> _練習問題_
**1)** 記録から、「uppermost」という語を含む行をすべて抜き出せ。
**2)** 第二次世界大戦の中立国についての文章を、最後の文の後から書き継いでください。

> _本文_
私は武装中立論者たが、「中立宣言」をしたところで、無傷ではいられないし、巧な外交戦術が必要だと考えていた。

この本を読んで生々しさを実感した次第である。

光人社NF文庫 著:飯山幸伸(2005年8月15日 発行)

↓は新装版(表紙の過激さは抑え目に..)

<<第二次世界大戦で中立宣言した国>>

■占領された国

ノルウェー

フィンランド

デンマーク

エストニア

ラトビア

リトアニア

ハンガリー

ルーマニア

ブルガリア
■終戦まで中立を維持した国

スウェーデン

スイス

スペイン

ポルトガル

 

<<スイス>>

■外交

ドイツ圏から入国したユダヤ人に対し、「赤いJマーク」を押し、実質的に入国制限を実施

ドイツには貿易を継続

1940年1月 G・モンタ外相死去

■被害

1944年4月1日 米軍機がシャフハウゼンを爆撃。百数十人の一般市民が死亡。(ドイツ側に突出した地域)

1945年3月~4月 米軍機がバーゼル、チューリッヒに爆撃 

 

<<スウェーデン>>

■外交

ドイツの侵攻を受けたノルウェー(友邦国)から保護を求めたホーコン国王を始めとした王族の受け入れ拒否

ドイツ占領地域からノルウェーへの鉄道輸送路の提供

ベーネミュンデから試験中に飛来したV1ミサイル、V2ロケットの残骸をイギリスに提供

1946年10月 ハンソン首相死去

■被害

米軍機がヨテボルイのSKF社のボールベアリング工場へ「誤爆」

1940年から終戦まで、枢軸国/連合国の軍用機がのべ5000機領空侵犯

 

<<スペイン>>

■外交

1944年1月末 米国から石油の禁輸を受ける。

ドイツへのタングステン禁輸(上記の石油禁輸解除)

1944年8月 ボルダーナ外相狭心症で死去

国際連合への参加を拒否される。(1955年に加入)

■被害

特になし

 

<<ポルトガル>>

 

■外交

イギリスからノルマンディー上陸作戦時に「ドイツ資本の鉱山(タングステン)の操業停止」を求められ、中立を守るため全ての鉱山の操業を停止。10万人の鉱山労働者の失業。200万ポンドの機会損失を喰らう。

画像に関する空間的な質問
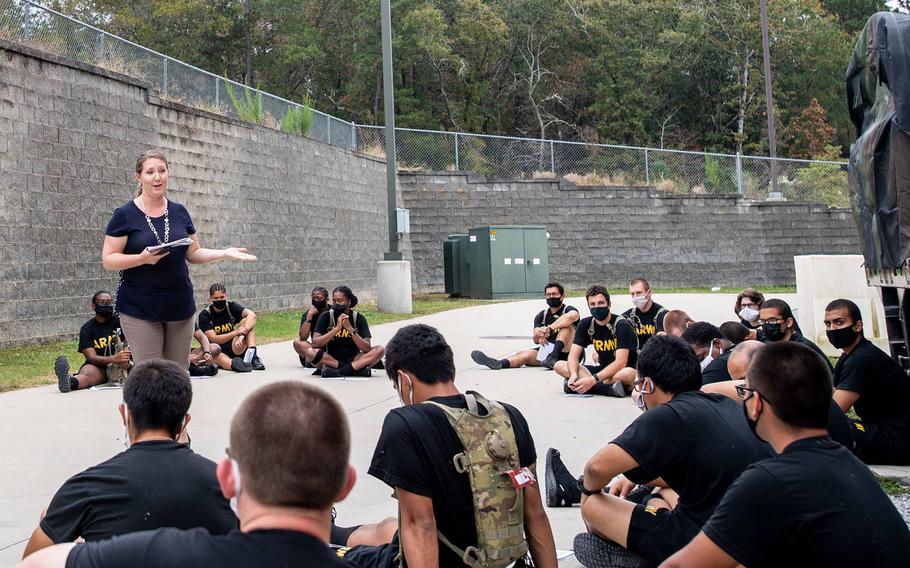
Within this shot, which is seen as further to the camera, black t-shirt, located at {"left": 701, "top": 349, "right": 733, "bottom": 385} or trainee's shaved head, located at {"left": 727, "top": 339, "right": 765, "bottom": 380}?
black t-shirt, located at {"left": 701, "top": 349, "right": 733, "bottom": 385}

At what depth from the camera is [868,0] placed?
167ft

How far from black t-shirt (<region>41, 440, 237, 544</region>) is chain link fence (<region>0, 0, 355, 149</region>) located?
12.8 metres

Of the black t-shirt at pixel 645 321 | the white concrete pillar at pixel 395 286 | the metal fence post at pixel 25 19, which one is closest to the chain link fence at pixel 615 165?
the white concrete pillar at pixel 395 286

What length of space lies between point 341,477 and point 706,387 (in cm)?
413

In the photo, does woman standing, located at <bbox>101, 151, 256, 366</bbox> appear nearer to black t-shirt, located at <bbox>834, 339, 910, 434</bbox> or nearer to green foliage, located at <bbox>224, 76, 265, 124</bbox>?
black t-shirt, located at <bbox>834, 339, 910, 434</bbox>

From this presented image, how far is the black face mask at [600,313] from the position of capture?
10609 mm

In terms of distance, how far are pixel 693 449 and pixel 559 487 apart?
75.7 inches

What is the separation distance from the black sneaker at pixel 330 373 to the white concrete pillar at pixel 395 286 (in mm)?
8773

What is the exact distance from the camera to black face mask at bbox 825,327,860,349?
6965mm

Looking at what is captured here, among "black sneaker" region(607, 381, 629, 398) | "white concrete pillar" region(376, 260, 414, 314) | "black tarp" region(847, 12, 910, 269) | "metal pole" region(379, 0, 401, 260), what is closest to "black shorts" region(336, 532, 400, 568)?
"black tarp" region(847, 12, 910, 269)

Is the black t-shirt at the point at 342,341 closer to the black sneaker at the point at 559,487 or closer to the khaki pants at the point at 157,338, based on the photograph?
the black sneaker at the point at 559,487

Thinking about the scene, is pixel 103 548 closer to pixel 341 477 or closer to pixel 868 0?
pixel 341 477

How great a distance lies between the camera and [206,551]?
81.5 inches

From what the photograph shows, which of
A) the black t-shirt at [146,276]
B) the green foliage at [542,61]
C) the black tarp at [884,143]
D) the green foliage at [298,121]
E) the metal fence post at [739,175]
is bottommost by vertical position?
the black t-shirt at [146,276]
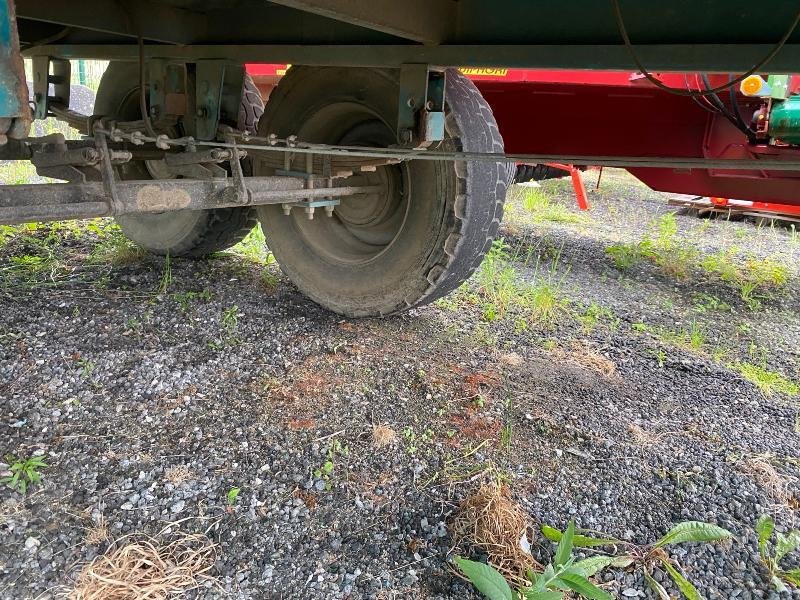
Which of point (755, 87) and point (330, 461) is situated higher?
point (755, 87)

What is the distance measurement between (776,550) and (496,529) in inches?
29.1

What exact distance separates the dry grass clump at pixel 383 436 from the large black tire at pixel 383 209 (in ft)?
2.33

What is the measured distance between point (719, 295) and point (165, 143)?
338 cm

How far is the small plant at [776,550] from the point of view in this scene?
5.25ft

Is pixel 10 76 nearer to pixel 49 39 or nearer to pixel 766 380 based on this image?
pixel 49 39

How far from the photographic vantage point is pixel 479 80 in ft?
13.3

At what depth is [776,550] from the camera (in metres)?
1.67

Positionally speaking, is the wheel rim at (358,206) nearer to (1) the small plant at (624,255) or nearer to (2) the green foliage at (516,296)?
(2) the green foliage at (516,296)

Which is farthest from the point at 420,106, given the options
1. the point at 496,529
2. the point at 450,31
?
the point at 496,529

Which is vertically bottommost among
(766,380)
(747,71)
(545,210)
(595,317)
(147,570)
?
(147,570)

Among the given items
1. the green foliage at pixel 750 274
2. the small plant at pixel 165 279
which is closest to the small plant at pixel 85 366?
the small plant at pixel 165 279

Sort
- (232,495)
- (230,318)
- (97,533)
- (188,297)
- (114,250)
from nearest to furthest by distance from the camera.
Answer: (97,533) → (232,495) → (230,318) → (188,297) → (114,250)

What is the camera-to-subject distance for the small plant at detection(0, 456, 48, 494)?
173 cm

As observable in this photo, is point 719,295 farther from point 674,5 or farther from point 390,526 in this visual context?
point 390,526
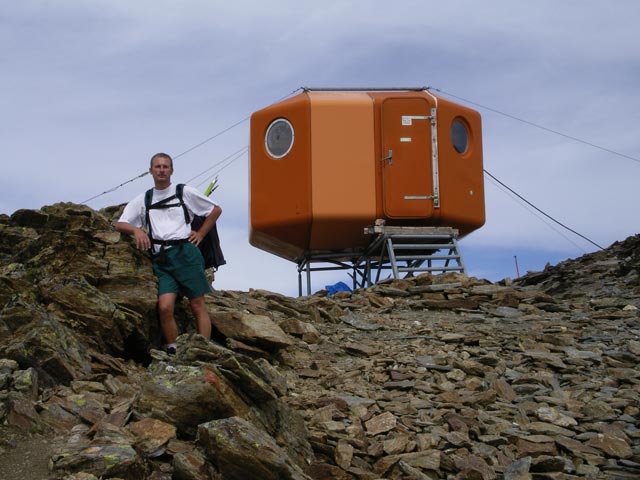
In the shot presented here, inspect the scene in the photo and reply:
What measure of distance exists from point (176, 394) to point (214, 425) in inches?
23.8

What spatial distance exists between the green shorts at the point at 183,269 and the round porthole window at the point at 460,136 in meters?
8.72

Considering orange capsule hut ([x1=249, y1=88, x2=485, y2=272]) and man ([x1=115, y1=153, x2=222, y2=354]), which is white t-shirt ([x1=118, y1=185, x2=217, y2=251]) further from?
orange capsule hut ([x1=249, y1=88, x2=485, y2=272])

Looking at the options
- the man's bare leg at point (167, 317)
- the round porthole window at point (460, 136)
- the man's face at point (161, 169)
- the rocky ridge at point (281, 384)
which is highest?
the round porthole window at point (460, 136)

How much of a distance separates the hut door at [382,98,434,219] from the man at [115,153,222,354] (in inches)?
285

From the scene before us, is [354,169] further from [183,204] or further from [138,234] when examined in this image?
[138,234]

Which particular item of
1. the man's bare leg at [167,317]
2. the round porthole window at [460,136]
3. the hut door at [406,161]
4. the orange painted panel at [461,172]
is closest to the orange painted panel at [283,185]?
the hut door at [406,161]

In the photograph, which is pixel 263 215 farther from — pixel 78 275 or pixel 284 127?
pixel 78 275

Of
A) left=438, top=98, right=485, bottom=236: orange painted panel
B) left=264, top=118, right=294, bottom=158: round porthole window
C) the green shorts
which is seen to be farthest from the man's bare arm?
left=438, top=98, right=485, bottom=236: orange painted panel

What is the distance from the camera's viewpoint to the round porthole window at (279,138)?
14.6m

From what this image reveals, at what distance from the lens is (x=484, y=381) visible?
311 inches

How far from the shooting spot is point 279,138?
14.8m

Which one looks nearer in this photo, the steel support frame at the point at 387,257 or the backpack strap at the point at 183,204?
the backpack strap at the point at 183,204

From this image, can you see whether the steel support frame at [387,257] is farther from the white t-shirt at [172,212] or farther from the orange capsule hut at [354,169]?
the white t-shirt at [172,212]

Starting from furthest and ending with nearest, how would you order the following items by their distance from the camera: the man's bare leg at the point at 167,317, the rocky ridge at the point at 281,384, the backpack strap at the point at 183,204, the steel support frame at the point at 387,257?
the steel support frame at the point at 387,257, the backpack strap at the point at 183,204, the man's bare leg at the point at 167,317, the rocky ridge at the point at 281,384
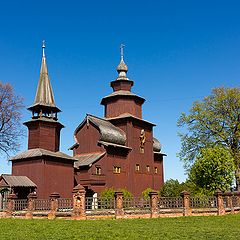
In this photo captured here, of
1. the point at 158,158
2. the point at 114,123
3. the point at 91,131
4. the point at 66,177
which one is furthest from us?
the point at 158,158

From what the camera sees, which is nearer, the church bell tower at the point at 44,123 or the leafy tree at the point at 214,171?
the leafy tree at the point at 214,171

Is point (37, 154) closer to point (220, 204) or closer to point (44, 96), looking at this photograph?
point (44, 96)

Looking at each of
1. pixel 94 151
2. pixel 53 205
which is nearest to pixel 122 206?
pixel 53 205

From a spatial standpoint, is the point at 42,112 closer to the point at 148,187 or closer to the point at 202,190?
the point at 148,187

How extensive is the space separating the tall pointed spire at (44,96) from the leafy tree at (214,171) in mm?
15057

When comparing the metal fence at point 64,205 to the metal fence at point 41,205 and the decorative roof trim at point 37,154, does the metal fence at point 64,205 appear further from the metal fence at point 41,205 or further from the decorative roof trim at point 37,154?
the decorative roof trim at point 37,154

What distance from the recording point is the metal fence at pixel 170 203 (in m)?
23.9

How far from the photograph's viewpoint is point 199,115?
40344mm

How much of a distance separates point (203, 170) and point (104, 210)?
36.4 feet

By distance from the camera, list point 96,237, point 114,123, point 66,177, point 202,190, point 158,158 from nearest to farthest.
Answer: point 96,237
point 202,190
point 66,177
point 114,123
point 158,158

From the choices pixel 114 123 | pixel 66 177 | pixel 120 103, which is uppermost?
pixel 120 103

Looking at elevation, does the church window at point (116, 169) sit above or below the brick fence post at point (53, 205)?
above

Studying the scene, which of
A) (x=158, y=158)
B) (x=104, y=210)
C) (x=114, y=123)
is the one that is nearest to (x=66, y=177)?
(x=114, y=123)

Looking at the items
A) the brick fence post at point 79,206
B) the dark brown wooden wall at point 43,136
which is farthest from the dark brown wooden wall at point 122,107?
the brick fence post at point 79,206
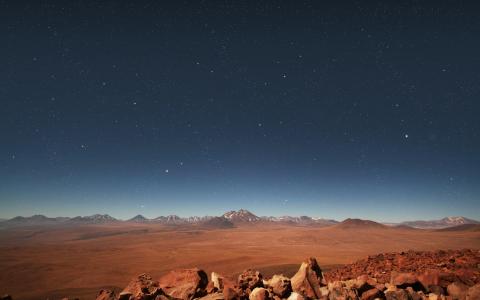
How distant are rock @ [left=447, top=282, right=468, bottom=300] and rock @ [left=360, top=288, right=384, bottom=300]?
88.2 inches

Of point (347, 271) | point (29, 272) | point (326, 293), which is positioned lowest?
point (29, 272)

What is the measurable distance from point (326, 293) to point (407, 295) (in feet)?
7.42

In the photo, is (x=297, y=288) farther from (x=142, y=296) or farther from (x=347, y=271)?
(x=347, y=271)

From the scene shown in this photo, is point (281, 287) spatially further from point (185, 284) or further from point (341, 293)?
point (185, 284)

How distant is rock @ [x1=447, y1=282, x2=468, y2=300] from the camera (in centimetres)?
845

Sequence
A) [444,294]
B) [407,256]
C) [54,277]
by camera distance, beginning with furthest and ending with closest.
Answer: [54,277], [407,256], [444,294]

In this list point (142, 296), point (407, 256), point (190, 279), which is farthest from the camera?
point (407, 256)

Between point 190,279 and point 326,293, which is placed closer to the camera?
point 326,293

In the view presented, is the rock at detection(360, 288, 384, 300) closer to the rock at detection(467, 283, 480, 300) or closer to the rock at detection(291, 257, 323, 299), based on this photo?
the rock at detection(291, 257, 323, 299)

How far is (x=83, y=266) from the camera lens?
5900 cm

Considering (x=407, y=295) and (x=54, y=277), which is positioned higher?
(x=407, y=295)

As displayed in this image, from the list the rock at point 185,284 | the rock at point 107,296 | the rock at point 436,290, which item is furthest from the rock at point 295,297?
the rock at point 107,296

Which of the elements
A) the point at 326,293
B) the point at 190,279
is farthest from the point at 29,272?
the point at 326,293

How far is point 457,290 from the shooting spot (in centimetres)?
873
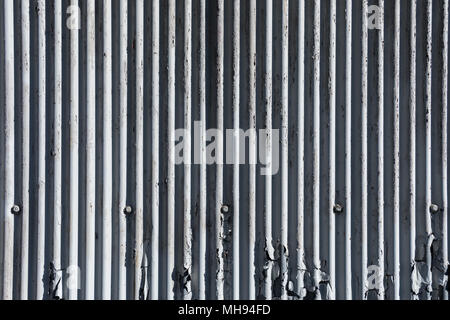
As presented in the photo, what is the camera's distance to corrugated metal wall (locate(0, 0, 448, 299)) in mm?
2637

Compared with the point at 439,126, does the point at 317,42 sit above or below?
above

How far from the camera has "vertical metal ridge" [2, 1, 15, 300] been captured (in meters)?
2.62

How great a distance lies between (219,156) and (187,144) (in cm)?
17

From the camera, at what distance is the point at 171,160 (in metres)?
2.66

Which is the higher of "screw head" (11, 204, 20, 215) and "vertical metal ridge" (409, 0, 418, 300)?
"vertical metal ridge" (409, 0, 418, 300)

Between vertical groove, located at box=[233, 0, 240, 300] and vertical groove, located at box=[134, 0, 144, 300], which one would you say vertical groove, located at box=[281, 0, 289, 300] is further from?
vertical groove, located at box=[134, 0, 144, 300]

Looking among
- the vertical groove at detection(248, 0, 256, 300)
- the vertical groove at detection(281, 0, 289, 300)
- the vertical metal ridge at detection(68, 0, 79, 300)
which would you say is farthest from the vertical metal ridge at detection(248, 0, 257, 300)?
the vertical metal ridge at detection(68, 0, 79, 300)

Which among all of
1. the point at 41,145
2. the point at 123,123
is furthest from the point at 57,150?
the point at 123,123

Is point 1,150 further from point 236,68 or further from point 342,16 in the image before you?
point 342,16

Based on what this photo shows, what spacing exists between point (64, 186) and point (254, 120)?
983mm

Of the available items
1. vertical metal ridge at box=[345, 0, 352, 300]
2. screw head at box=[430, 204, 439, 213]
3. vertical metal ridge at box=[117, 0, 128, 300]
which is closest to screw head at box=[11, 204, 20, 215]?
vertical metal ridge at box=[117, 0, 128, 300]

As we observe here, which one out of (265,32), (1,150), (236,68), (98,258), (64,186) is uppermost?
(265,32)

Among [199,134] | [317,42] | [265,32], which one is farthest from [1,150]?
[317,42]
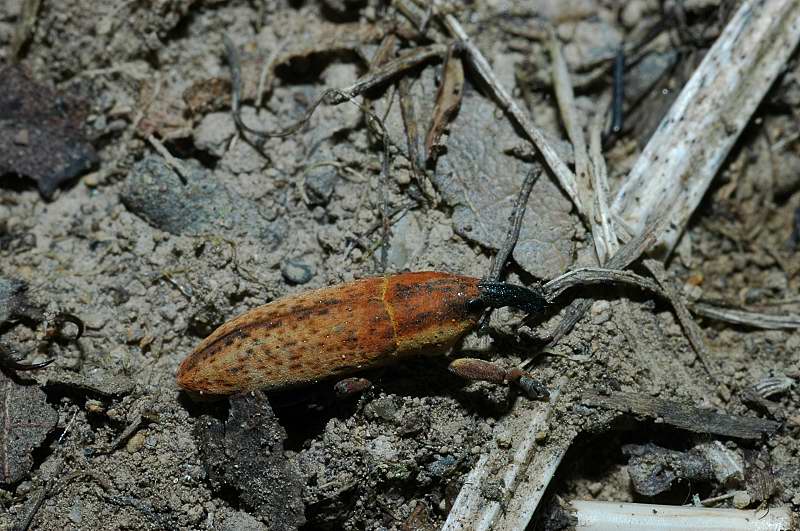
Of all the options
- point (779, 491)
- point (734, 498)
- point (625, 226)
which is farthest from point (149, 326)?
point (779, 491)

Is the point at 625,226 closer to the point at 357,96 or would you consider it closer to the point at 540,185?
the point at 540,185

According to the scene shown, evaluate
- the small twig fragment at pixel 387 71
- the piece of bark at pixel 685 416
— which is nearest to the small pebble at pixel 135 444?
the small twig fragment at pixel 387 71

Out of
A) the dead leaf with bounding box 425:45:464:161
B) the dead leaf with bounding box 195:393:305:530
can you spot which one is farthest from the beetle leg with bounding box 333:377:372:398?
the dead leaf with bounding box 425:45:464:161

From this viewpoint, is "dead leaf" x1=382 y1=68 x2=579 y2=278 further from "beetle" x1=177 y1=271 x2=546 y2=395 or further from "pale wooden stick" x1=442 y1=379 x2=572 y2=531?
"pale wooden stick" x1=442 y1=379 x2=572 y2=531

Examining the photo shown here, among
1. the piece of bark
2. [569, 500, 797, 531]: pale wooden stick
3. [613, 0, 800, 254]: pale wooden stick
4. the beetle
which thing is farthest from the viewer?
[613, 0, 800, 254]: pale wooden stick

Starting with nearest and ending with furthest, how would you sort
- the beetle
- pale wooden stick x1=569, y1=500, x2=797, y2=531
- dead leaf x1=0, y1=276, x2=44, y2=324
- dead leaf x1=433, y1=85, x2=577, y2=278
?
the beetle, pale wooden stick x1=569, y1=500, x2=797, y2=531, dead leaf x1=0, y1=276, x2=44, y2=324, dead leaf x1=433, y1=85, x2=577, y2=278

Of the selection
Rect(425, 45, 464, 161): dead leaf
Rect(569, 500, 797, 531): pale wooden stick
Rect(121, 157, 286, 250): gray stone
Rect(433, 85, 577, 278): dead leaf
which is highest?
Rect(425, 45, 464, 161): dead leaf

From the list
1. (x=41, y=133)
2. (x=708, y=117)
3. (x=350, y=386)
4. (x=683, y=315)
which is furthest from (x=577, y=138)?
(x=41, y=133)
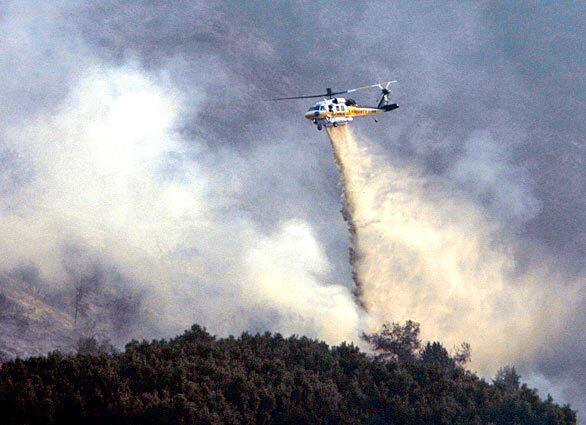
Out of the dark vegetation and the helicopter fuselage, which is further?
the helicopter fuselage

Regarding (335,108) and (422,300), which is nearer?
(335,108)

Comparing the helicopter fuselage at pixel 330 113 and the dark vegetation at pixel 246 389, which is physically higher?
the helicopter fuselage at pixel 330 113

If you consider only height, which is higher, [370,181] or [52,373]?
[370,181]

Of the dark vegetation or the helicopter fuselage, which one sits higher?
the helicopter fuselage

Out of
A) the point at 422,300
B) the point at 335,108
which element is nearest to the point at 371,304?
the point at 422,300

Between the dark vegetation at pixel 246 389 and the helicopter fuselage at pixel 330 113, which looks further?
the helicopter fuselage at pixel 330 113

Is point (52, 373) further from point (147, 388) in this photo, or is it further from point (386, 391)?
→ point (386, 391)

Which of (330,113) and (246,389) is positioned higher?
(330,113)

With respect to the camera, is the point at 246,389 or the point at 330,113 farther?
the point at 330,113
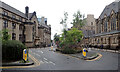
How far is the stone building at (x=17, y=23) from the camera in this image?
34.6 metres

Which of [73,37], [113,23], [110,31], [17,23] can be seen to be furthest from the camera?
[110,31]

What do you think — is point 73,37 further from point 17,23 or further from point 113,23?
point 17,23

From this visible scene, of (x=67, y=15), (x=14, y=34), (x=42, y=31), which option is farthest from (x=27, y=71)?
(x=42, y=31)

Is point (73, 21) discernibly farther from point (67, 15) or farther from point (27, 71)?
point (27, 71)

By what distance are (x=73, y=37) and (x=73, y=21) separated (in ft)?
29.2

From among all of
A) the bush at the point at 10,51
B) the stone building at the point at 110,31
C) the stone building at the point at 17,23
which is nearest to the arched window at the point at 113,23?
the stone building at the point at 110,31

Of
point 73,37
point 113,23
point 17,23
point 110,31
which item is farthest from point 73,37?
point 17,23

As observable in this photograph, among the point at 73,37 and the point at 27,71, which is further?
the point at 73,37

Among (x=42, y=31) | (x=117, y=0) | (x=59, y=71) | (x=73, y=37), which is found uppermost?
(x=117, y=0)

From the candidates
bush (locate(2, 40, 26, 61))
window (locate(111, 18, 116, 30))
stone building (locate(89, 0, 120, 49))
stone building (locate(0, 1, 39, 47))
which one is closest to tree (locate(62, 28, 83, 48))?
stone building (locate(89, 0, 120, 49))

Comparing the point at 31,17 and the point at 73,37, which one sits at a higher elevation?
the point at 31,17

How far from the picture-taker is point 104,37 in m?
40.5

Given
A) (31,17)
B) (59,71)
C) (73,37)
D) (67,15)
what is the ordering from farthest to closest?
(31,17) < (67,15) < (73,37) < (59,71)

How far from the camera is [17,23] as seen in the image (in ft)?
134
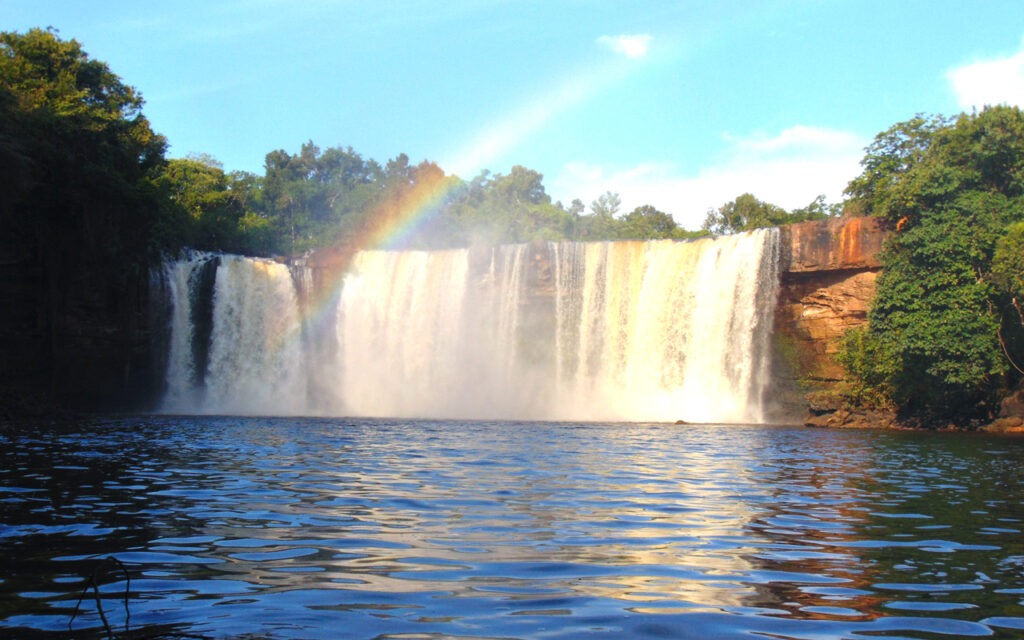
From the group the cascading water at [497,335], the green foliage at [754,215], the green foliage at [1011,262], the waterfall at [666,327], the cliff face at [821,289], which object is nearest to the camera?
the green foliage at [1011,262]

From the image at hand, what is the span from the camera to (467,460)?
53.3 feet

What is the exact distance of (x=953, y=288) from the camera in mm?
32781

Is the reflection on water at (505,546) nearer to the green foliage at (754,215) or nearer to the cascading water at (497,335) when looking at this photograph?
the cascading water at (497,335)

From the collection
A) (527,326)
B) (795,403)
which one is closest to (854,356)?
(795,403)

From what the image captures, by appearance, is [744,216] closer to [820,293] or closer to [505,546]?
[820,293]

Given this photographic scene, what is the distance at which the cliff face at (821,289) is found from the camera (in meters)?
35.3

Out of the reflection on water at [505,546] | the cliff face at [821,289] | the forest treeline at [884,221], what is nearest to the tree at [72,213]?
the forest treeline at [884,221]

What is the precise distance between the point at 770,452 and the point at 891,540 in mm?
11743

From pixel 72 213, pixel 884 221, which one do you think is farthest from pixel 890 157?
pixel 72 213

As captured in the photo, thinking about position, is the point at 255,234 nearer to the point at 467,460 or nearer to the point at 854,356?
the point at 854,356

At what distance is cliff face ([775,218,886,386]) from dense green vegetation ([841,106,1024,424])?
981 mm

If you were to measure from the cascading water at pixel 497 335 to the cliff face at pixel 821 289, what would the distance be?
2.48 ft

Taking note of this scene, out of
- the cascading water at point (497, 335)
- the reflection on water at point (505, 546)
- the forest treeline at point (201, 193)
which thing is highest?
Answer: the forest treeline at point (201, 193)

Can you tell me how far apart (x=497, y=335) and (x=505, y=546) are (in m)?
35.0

> _解答一覧_
**1)**
From the choices pixel 114 123 | pixel 66 177 | pixel 120 103, which is uppermost?
As we observe here, which one out of (265,32), (1,150), (236,68), (98,258), (64,186) is uppermost?
Among (x=42, y=31) | (x=117, y=0) | (x=59, y=71) | (x=73, y=37), which is found uppermost?

**2)**
■被害

不明(本著には記載されておらず。)

 

<<日本は中立可能か?>>

現状では難しい。

日本は鉱物資源(メタンハイドレート、水は考慮外とする。)を産出はない。

この点では、スウェーデンやスペインより中立化はしやすい。

ただ、地勢的価値のある場所がある。

宗谷海峡、津軽海峡、下関海峡、対馬海峡、奄美諸島から尖閣諸島まである。

自由航行権を得るために北海道、九州、沖縄は占領する価値があると認識してほしい。

それを防ぐための外交努力は発生し、防衛すべき戦力は必要と考える。
 

■感想

「非武装」中立論者にも読んでほしいと思った。

中立を維持するにはスウェーデンやスイスのように、特定の陣営を支持するような人道的支援はできなくなる。

たとえ友邦国であったとしても、クールな対応をとらないといけない。

紹介した国はスイスを除き実質非武装であった。

「保護国化」を目的にドイツ又はソ連に占領された国もある。

最後まで独立を保った国も、意図的なものを含め誤爆を受けている。
非武装であっても、外交努力は必要である。

現に3か国で実質的な外交指導者が病死している。

「非武装中立=平和=人権保護」と簡単にとらえてはいけない。

他国からは「エゴの塊」とみられる。

現にスイスは欧州では「連合国と枢軸国に尻尾を振った国」という認識が強い。日本では「平和という国」という位置づけだが..

 

以上。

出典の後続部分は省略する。